When you say you "have Outlook", do you mean that you use the Microsoft outlook.com/hotmail.com/live.com email provider (with an email address at one of those domains) or that you are using the Outlook email client installed on your PC with a different email provider? Since "outlook" is two different products from Microsoft (an email service and a software product) I'm not sure which you meant.

Much random spam comes with the From header set to a pseudorandom email address. Since you are unlikely to get two messages with that same From address, it may not be useful to block such random one-time spam. Valid commercial senders which repeatedly send you advertising you don't want are best dealt with by using the typical unsubscribe link at the bottom of the message.

When you say that the address is invalid, random spam (where the sender doesn't care about getting a delivery failure notification) is sent with either an empty or fake From address. There are two From and To addresses:
  • Envelope From and To: When someone sends you an email, their email provider SMTP server connects to your email provider email server. For example, if you have an outlook.com email address they are connecting to a Microsoft receiving SMTP server. The sending server first identifies the envelope From address (used when there are delivery problems which need to go back to the sender) and an envelope To address (used to tell your email provider the exact destination mailbox, such as your outlook.com address). The envelope From and To addresses are not normally displayed to you when you read an email.That's why you can receive an email sent via BCC.
  • The header From, To, and Cc addressing fields: These are shown to the recipient. The From address is commonly the address which is used when you sent a reply to the sender. Anything can be placed in these fields by the sender. This confuses recipients sometimes, since they can't see why they received the message since it doesn't appear to be sent to them, and they can't reply to the bad From address. That's just the way it is.

Quote:
Originally Posted by burger View Post
..another example of email's I can't block are when they use my own email address to message me, how does that even work ?
As I noted above, the From header can contain anything. A spammer can send messages to anyone spoofing (faking) your From email address.

The backscatter spam that David mentioned is when a spammer spoofs your email address in the envelope From and/or header From for their messages to innocent people. The innocent destination email system (or recipient) "bounces" a message back to the sender (which is your email address). Some email systems have a special backscatter filter which will file the bounces into your spam folder, but usually there is nothing you can do about this.
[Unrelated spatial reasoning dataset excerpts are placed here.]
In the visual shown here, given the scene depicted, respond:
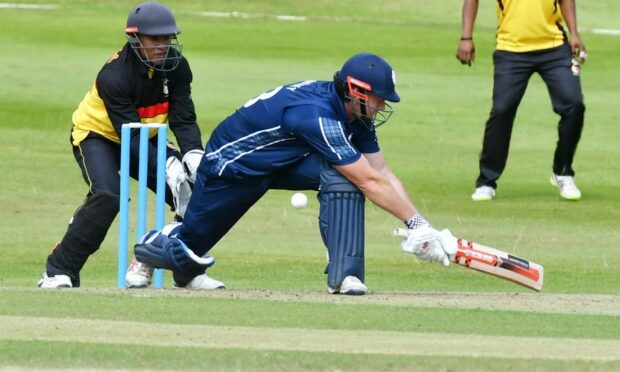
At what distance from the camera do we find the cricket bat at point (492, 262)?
9.88 metres

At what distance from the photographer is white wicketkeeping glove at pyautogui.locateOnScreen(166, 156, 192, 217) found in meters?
11.1

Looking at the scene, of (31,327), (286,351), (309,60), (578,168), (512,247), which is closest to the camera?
(286,351)

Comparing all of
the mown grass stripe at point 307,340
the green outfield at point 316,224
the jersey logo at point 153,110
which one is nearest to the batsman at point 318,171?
the green outfield at point 316,224

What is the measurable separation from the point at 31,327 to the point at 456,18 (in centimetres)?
2454

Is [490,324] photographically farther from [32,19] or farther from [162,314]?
[32,19]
Most email systems use antispam filters and other systems to eliminate some of these messages, but it's impossible to completely eliminate them using our current email standards. There are newer standards (SPF, DKIM, and DMARC) which can help, but these are not used by all systems and they still don't solve the problem of a spammer who sets up their system so it generates perfectly good looking messages using SPF/DKIM/DMARC but contains damaging content (such as a phishing link). If you want to receive only email from a few known senders which use SPF/DKIM/DMARC, you can block all spam. But most of us want to receive random incoming messages from senders we haven't preidentified, and so some spam is still possible in your Inbox even with good antispam filtering. The spammers are very ingenious! It's the email equivalent to "fake news".